Flexible aggregation: Different aggregators suit different tasks. In practice, the mean aggregator is the most common starting point, with the pool aggregator sometimes outperforming it on heterogeneous graphs.
Practical: GraphSAGE is widely used in industry---Pinterest, for instance, deployed PinSage (a variant) for recommendation at scale, and Uber uses GraphSAGE-based models for fraud detection.

When to choose GraphSAGE over GCN. If your graph fits in GPU memory and is static (no new nodes at test time), GCN is simpler and often performs comparably. If your graph has millions of nodes, new nodes appear dynamically, or you need mini-batch training, GraphSAGE is the better choice.

37.5 Graph Attention Networks (GAT)

37.5.1 Attention on Graphs

Velickovic et al. (2018) introduced Graph Attention Networks, bringing the attention mechanism (Chapter 18) to graphs. The key insight: not all neighbors are equally important, and the model should learn to weight them.

Intuition. Consider a citation network where you want to classify a paper by topic. Not all cited papers are equally relevant---a paper on "deep learning for NLP" is more informative about a paper's topic than a generic "introduction to statistics" reference. GCN treats all citations equally (up to degree normalization), but GAT learns to attend more strongly to the relevant citations.

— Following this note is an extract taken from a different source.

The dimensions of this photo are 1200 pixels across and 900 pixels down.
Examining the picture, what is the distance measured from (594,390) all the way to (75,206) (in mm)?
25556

For each node $v$ and neighbor $u \in \mathcal{N}(v)$, GAT computes an unnormalized attention coefficient:

$$e_{vu} = \text{LeakyReLU}\!\left(\mathbf{a}^T \left[\mathbf{W} \mathbf{h}_v \,\|\, \mathbf{W} \mathbf{h}_u\right]\right)$$

where: - $\mathbf{W} \in \mathbb{R}^{d' \times d}$ is a shared linear transformation that projects features into a new space - $\mathbf{a} \in \mathbb{R}^{2d'}$ is a learnable attention vector - $\|$ denotes concatenation, producing a $2d'$-dimensional vector - LeakyReLU (with negative slope 0.2) is used instead of ReLU to allow small gradients for negative inputs

Decomposing the attention mechanism. The concatenation-then-dot-product form can be decomposed for efficiency. If we split $\mathbf{a} = [\mathbf{a}_{\text{src}}; \mathbf{a}_{\text{dst}}]$ where $\mathbf{a}_{\text{src}}, \mathbf{a}_{\text{dst}} \in \mathbb{R}^{d'}$, then:

$$e_{vu} = \text{LeakyReLU}\!\left(\mathbf{a}_{\text{dst}}^T \mathbf{W} \mathbf{h}_v + \mathbf{a}_{\text{src}}^T \mathbf{W} \mathbf{h}_u\right)$$

This additive decomposition means we can precompute $\mathbf{a}_{\text{dst}}^T \mathbf{W} \mathbf{h}_v$ for all nodes once, then combine them pairwise only for existing edges. This is the implementation strategy used in our code below and in PyTorch Geometric.

These coefficients are normalized across the neighborhood using softmax:

$$\alpha_{vu} = \frac{\exp(e_{vu})}{\sum_{k \in \mathcal{N}(v)} \exp(e_{vk})}$$

The softmax ensures that attention weights are non-negative and sum to 1 over each node's neighborhood, making them interpretable as a probability distribution over neighbors.

The updated representation is then a weighted sum:

$$\mathbf{h}_v' = \sigma\!\left(\sum_{u \in \mathcal{N}(v)} \alpha_{vu}\, \mathbf{W} \mathbf{h}_u\right)$$

Comparison with Transformer attention. GAT's attention is related to but distinct from the Transformer attention we studied in Chapter 18. In the Transformer, attention uses separate query, key, and value projections and computes $\text{softmax}(\mathbf{Q}\mathbf{K}^T / \sqrt{d_k})\mathbf{V}$. GAT uses a simpler additive attention with a single shared projection $\mathbf{W}$. GATv2 (Brody et al., 2022) later showed that the original GAT's attention is static---it can rank neighbors but cannot change the ranking based on the query node---and proposed a more expressive variant that applies the nonlinearity after concatenation but before the attention dot product.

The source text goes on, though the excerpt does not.